Mr. Gao, 45, was once a populist litigator battling corruption and land seizures, and he was recognized by the Ministry of Justice in 2001 as one of China’s 10 best lawyers. But he became more active handling cases of police abuse and religious freedom for Christian churches and the Falun Gong. In 2006, he rallied grass-roots organizers around China to go on a hunger strike to protest the way security forces treated another activist. He was later arrested and convicted of sedition. In December 2006, he was given a suspended sentence because, the authorities said, he confessed to his crimes and provided information about other dissidents.

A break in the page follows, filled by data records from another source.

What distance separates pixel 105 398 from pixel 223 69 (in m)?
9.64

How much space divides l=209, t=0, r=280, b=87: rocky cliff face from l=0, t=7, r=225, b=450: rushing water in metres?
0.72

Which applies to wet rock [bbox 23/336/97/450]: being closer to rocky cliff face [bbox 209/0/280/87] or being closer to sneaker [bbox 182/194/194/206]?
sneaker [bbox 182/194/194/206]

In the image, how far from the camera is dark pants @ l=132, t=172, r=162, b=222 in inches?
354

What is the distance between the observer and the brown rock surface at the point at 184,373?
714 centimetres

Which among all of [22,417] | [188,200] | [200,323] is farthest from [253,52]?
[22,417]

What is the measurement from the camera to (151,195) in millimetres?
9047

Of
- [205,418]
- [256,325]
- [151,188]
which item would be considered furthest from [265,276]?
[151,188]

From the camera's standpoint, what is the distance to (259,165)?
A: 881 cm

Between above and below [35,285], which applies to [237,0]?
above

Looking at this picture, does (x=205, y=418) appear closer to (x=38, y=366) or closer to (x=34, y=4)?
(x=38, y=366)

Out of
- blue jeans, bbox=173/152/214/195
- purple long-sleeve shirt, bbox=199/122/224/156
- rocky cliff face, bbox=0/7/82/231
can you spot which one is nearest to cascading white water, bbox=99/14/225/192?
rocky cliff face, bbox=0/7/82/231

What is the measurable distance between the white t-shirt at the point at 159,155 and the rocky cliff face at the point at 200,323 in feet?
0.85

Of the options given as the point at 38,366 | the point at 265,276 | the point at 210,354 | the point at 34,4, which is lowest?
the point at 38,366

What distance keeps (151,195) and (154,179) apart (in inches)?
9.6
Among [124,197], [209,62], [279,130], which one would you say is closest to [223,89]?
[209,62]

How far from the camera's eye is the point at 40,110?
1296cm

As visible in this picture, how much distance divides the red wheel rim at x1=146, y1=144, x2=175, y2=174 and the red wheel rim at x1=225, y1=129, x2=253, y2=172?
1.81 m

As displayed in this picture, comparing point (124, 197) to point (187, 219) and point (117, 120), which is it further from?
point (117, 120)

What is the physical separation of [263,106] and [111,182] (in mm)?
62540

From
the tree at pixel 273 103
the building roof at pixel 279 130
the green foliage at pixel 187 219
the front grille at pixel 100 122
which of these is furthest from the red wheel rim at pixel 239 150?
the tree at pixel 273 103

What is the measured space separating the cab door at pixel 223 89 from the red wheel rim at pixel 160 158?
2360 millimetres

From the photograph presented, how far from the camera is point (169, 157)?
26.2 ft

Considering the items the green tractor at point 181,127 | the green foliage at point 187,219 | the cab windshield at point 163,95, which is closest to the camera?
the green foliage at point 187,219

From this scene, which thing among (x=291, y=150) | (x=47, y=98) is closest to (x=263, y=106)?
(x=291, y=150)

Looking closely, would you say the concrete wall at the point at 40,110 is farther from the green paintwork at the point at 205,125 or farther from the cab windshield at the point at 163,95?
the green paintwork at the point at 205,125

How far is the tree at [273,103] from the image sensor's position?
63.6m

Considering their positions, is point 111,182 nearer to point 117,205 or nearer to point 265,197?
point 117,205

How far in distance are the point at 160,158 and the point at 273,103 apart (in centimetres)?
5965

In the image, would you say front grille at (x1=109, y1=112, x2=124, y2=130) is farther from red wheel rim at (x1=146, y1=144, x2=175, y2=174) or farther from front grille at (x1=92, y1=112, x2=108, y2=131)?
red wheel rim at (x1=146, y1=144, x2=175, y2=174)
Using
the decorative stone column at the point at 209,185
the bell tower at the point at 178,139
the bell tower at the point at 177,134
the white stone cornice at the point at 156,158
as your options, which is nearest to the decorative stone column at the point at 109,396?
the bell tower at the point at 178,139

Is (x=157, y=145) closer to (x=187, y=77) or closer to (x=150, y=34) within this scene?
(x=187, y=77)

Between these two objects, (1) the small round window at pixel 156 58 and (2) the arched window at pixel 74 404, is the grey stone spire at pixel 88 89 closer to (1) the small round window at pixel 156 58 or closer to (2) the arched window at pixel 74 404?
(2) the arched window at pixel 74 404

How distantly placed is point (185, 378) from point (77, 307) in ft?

The next year, Mr. Gao said his confession had been coerced. Interrogators threatened to punish his children and deny them an education unless he cooperated, he said in April 2007. “In the end I decided I could not haggle about my children’s future,” he said. He was tortured, Ms. Geng and human rights watchdogs say, with electric prods, bamboo sticks lancing his genitals, and cigarette burns to his eyelids.
Mr. Gao continues to suffer from ailments that Ms. Geng attributed to his “zhemo,” or torment, a word she used repeatedly during the interview, which was conducted in Mandarin at the offices of Human Rights in China, a watchdog group. “My husband may be in his 40s, but he’s got the body of someone in his 60s,” she said.
For Ms. Geng, the turning point came last September, when her daughter, Geng Gege, now 16, stopped going to school. The teenager felt ostracized by her peers; they felt that her father’s status was the reason everyone’s cellphone had been confiscated, and why the police shadowed her to and from class.
“Her classmates would bully her and say, ‘Your father is involved in organized crime,’ ” Ms. Geng recalled, her voice trembling. “She could not handle it anymore and she tried to kill herself.”
Because of her daughter and her 5-year-old son, Gao Tianyu, Ms. Geng decided to flee. And on Jan. 9, when she got the signal from activists that it was time, she hurriedly scribbled a brief note for her husband and left it on the dining table. It read, “I am taking Gege to school,” she said.
“I did not tell my husband because I didn’t think he could take it,” she said.
The journey was fraught with danger and paranoid moments. The family was always moving, usually at night, via overnight trains, overnight tour buses and motorcycles, and on foot. Only once did they stop overnight at someone’s house.
The most trying moment, Ms. Geng said, came when, for security reasons, the guides separated her from her son for several hours. Their motorcycles could not make it up a slippery hill, Ms. Geng said, and she got into an argument with her daughter.
“She said, ‘I’ll go to jail, I don’t care! I can’t do this anymore,’ ” Ms. Geng recalled, continuing, “I begged her not to give up, because we had to be reunited with Tianyu. I was worried that I would be separated from my child forever.”
Ultimately, the three made it to Thailand, where they were granted refugee status, facilitated by international rights groups including China Aid, a Christian organization based in Midland, Tex., which has sought to promote Christianity and protect underground church leaders in China.
Ms. Geng says she is still adjusting to her new life, settling in an apartment in Fresh Meadows, Queens, with the assistance of the American government. Her children are taking English classes but are worried about when they will see their father again.
One night last month, Ms. Geng woke at 3 a.m.; the light was still on. Her daughter was staring at a computer, donated by a friend. The screensaver image was Mr. Gao.